The data is somewhat old, and at the time probably more of “old fashioned” gender divisions were present in the USA than today. Newer data could give a different result, of course.

  1. We are to test for an interaction effect as suggested.
wagereg4 <- lm(wage ~ education*gender + exper*gender, data = wagedata)
stargazer(wagereg3, wagereg4, type = "text",
          keep.stat = c("rsq", "ser"),
          column.labels = c("model2", "model3"),
          model.numbers = FALSE)
## 
## ==========================================================
##                                Dependent variable:        
##                        -----------------------------------
##                                       wage                
##                             model2            model3      
## ----------------------------------------------------------
## education                  1.503***          1.531***     
##                             (0.088)           (0.088)     
##                                                           
## genderfemale                 0.008             2.906      
##                             (1.747)           (1.966)     
##                                                           
## exper                      0.173***          0.224***     
##                             (0.016)           (0.023)     
##                                                           
## education:genderfemale      -0.243*          -0.320**     
##                             (0.130)           (0.132)     
##                                                           
## genderfemale:exper                           -0.100***    
##                                               (0.032)     
##                                                           
## Constant                   -9.074***        -10.418***    
##                             (1.260)           (1.325)     
##                                                           
## ----------------------------------------------------------
## R2                           0.318             0.324      
## Residual Std. Error    6.530 (df = 1284) 6.507 (df = 1283)
## ==========================================================
## Note:                          *p<0.1; **p<0.05; ***p<0.01

From model 4 we learn that also the experience variable has a significant interaction with gender. This effect can to some extent be caused by the way the “experience” variable was calculated (as outlined in exercise 6.1). Since more women spend some years at home with children the “experience” variable more often give the correct value for men, while for women it overestimates the professional work experience, and so it appears that experience pays off less for women.

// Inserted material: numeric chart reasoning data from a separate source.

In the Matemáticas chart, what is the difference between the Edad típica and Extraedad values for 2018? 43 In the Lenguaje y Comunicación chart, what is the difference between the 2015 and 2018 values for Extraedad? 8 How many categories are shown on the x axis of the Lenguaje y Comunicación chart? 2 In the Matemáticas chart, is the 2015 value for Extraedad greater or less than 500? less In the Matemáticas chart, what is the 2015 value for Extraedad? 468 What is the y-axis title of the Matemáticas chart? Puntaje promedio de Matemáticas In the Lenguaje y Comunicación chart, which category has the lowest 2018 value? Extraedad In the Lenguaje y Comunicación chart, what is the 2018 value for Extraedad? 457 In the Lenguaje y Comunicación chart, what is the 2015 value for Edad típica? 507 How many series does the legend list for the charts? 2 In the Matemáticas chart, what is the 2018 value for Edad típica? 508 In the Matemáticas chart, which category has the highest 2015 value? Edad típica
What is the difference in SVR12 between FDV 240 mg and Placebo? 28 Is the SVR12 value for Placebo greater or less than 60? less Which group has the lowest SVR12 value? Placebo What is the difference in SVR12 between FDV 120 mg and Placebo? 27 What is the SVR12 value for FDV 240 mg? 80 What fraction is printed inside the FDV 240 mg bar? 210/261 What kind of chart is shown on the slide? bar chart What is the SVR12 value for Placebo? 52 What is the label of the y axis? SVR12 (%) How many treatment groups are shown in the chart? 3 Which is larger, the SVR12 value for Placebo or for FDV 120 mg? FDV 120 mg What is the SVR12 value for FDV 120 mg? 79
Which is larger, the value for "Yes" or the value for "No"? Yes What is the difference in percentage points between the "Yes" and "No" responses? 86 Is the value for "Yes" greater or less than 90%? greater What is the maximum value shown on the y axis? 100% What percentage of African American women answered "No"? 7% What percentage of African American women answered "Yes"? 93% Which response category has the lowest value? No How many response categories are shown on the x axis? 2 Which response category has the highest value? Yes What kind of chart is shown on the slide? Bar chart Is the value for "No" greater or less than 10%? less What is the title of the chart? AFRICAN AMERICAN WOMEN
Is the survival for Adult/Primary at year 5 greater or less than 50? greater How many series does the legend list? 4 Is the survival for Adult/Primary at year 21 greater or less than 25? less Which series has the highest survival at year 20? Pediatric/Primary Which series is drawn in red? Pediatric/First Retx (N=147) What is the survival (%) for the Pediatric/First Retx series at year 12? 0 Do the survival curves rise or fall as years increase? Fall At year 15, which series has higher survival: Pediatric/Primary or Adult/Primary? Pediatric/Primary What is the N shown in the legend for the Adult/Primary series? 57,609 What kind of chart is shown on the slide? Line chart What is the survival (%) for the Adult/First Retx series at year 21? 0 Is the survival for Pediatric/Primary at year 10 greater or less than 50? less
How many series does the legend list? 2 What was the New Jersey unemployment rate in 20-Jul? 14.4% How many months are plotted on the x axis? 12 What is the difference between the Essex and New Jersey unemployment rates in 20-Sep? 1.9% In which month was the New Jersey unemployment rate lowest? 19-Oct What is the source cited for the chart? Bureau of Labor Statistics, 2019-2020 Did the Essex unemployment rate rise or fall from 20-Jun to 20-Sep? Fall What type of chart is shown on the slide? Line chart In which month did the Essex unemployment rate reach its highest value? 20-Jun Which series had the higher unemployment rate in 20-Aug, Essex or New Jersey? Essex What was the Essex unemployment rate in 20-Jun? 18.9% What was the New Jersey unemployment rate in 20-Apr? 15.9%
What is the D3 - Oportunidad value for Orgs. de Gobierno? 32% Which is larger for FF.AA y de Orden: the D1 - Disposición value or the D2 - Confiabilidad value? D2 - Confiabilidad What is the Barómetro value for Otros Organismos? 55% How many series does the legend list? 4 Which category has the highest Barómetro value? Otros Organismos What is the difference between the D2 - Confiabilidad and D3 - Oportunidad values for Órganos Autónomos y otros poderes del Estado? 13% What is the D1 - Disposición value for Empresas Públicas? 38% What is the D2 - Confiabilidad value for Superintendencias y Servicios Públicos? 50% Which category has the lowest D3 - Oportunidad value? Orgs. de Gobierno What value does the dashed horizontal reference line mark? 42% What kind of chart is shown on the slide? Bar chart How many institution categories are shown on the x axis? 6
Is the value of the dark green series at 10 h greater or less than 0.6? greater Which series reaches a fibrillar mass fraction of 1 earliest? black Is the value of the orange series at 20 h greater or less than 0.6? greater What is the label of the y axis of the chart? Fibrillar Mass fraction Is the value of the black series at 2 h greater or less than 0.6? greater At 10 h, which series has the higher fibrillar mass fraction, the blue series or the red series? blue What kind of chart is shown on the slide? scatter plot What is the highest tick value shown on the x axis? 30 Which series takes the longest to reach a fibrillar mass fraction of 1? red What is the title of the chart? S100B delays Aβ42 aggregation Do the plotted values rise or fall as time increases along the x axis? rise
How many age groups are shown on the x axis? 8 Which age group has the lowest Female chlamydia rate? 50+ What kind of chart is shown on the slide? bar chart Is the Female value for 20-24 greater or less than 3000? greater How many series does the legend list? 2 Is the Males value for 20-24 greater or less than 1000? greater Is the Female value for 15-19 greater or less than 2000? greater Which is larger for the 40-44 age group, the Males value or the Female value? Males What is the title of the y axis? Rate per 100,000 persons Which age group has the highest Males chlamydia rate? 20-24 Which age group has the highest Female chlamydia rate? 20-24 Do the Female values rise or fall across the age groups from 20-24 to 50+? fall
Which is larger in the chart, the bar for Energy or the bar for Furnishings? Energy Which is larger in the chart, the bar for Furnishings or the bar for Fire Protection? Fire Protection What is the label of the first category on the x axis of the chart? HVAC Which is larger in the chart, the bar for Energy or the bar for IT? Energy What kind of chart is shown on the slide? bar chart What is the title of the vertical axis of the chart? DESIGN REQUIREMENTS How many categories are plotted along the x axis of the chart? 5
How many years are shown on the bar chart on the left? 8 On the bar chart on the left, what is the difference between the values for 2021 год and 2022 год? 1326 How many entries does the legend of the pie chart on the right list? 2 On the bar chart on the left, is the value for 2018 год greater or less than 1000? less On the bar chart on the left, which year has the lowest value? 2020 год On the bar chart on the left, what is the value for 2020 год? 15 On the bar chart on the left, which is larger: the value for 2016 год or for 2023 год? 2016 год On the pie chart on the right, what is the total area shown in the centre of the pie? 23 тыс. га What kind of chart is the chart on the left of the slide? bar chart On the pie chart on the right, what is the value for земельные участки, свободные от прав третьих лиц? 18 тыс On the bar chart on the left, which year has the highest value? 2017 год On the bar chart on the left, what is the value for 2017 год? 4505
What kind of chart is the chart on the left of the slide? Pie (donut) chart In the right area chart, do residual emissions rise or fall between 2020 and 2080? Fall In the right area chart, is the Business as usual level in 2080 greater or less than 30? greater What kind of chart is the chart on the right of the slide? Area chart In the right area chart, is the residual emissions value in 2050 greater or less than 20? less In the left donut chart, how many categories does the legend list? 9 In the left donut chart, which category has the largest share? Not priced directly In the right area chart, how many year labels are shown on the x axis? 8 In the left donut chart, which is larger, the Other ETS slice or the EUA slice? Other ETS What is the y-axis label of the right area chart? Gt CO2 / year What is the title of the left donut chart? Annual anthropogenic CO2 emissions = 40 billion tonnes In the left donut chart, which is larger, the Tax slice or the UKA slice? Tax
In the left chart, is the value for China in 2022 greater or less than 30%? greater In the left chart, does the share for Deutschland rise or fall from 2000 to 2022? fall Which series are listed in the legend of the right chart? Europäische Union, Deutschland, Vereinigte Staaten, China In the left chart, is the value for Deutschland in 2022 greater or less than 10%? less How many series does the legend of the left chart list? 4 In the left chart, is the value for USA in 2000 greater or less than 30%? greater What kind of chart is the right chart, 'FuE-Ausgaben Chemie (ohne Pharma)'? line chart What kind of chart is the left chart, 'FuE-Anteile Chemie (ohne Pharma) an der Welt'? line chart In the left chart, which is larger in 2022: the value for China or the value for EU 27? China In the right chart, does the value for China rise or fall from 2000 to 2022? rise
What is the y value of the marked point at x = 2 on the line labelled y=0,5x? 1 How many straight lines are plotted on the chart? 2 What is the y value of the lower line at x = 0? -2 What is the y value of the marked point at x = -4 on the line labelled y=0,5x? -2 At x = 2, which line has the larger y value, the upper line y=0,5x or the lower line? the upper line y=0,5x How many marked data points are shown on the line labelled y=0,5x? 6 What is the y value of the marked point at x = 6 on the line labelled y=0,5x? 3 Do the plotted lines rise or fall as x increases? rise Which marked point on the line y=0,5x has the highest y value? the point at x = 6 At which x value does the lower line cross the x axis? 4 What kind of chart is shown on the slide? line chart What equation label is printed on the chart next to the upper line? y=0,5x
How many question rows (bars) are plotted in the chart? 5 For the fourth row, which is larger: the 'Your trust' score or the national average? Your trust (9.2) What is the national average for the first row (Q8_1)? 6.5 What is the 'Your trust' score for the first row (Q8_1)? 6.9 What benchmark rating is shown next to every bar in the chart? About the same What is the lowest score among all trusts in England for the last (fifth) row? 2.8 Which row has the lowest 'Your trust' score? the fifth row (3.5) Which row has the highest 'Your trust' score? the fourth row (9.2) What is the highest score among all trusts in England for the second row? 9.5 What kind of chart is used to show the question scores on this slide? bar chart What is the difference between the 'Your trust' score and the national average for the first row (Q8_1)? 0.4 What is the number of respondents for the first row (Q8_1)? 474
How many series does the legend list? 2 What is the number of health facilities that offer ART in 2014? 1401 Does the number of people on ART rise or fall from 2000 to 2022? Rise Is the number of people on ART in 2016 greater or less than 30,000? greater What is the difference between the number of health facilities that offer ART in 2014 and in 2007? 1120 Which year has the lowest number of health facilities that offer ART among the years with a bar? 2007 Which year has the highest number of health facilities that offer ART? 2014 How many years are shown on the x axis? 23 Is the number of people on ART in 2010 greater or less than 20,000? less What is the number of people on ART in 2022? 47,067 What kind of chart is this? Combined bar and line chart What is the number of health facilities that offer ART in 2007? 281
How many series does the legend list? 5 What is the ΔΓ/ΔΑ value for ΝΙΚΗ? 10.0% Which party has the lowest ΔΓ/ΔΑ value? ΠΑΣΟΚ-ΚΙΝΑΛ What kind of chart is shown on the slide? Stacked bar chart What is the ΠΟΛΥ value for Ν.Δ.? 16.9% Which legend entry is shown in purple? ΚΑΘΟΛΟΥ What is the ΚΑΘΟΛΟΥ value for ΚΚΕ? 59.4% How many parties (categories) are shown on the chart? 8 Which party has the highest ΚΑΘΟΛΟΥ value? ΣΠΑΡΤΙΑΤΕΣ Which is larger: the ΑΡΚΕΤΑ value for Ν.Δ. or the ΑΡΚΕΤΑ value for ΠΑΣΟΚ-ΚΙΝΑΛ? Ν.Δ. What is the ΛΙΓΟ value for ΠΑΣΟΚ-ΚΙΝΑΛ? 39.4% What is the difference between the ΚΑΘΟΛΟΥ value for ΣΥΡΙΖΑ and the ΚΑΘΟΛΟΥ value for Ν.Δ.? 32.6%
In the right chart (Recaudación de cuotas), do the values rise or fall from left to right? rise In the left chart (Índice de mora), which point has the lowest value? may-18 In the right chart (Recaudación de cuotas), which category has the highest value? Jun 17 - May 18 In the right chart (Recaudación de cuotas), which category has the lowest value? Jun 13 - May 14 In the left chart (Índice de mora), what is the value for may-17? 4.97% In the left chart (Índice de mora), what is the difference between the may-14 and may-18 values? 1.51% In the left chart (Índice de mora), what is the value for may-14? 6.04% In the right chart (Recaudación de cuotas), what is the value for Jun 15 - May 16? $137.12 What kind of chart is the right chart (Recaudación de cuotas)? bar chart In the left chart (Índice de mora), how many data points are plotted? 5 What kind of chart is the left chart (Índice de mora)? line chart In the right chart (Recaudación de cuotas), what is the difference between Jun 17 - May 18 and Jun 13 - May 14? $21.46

As final words, this exercise exemplifies that wage modeling can be really challenging, and with the limited selection of variables available here, we are likely to have severe bias in our estimates. Interestingly, we could see that the “flat” wage difference was not real, an interaction effect gave a better picture of the situation. Further it is an example where regression models can be highly valuable even with relatively low \(R^2\) values. The highest we got here was around 0.32.